→ **Task requirements**: Beginning with the line containing "Síť hračkářství Sparkys", transcribe every line exactly down to the last one in the records below, and drop the pictures.

→ **Supplied information**:
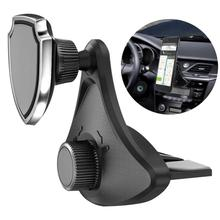 360 Degree Rotation Car CD Slot Mobile Phone Mount  Stand Magnetic Holder Bracket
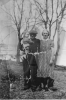 Andrew and Cora Peters with granddaughter Corrine ABT 1939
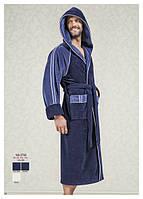 Бамбуковые халаты nusa
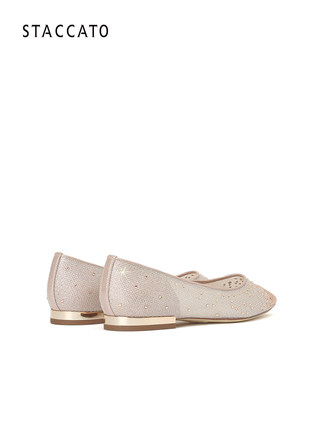 Scatto Fairy Giày cô dâu   Shoes Mùa thu Giày công chúa mũi nhọn mới Rhinestone Phụ nữ Giày phẳng Gi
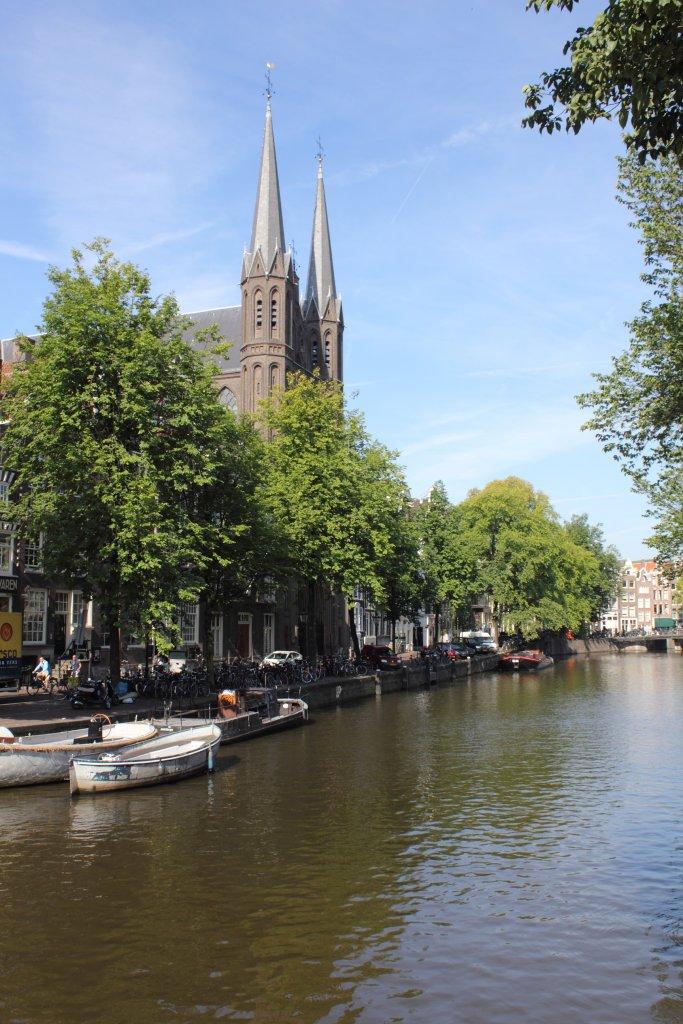 Singel Canal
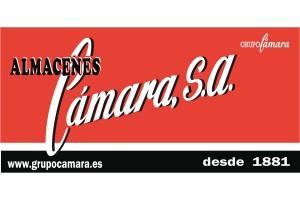 Logo de Almacenes camara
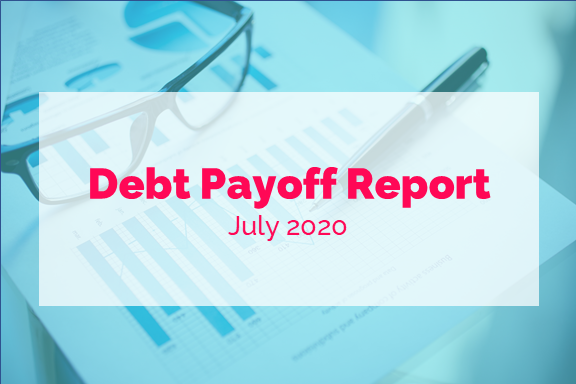July 2020 Debt Payoff Report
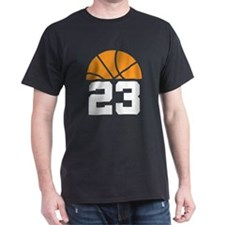 Basketball Number 23 Player Gift T-Shirt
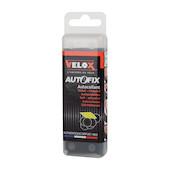 Velox Road Self Adhesive Repair Kit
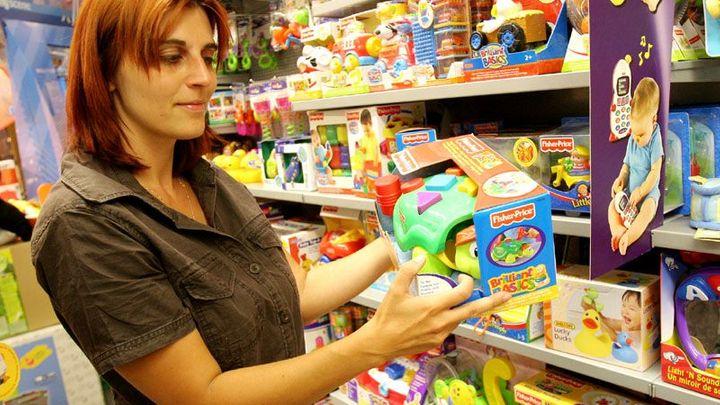 Síť hračkářství Sparkys mění majitele, Pawlowski ji prodal
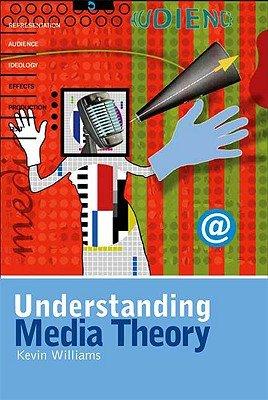 Understanding Media Theory PDF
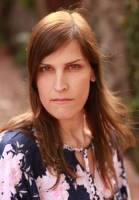Julie Rei Goldstein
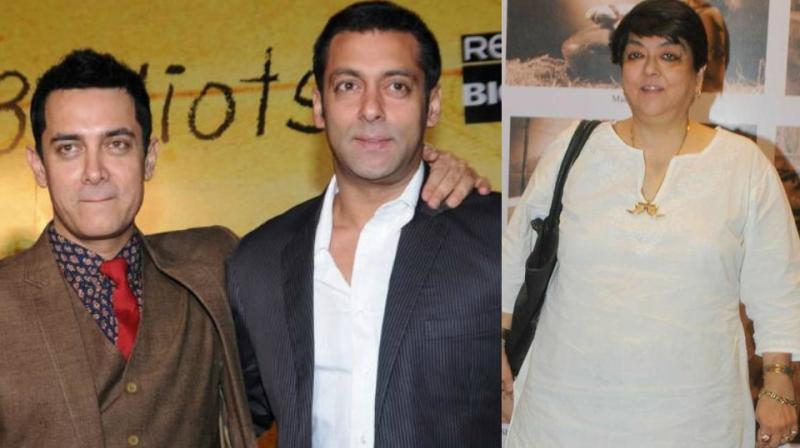 Aamir Khan, Salman Khan and Kalpana Lajmi.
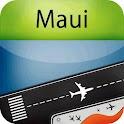 Flughafen Maui icon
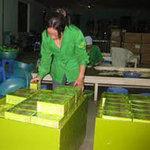 Thị trường - Tiêu dùng - Nhiều lô chè xuất khẩu của VN bị trả về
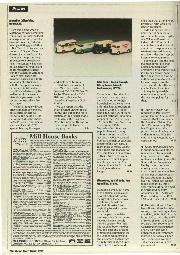 Archive issue August 1993 page 84 article thumbnail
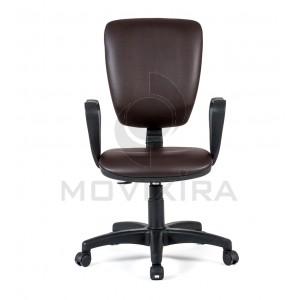 Cadeira Rodada Vip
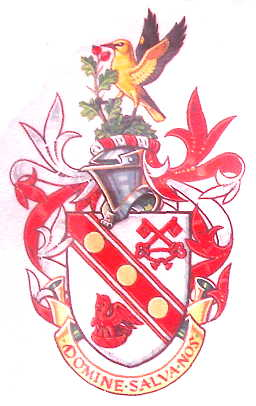 henfield pc arms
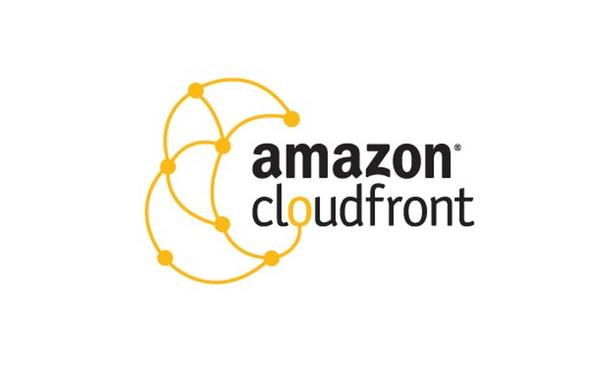 CloudFront z własną sub-domeną i SSL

→ **Response to this task**:
 Síť hračkářství Sparkys mění majitele, Pawlowski ji prodal
 Understanding Media Theory PDF
Julie Rei Goldstein
 Aamir Khan, Salman Khan and Kalpana Lajmi.
 Flughafen Maui icon
 Thị trường - Tiêu dùng - Nhiều lô chè xuất khẩu của VN bị trả về
 Archive issue August 1993 page 84 article thumbnail
 Cadeira Rodada Vip
 henfield pc arms
 CloudFront z własną sub-domeną i SSL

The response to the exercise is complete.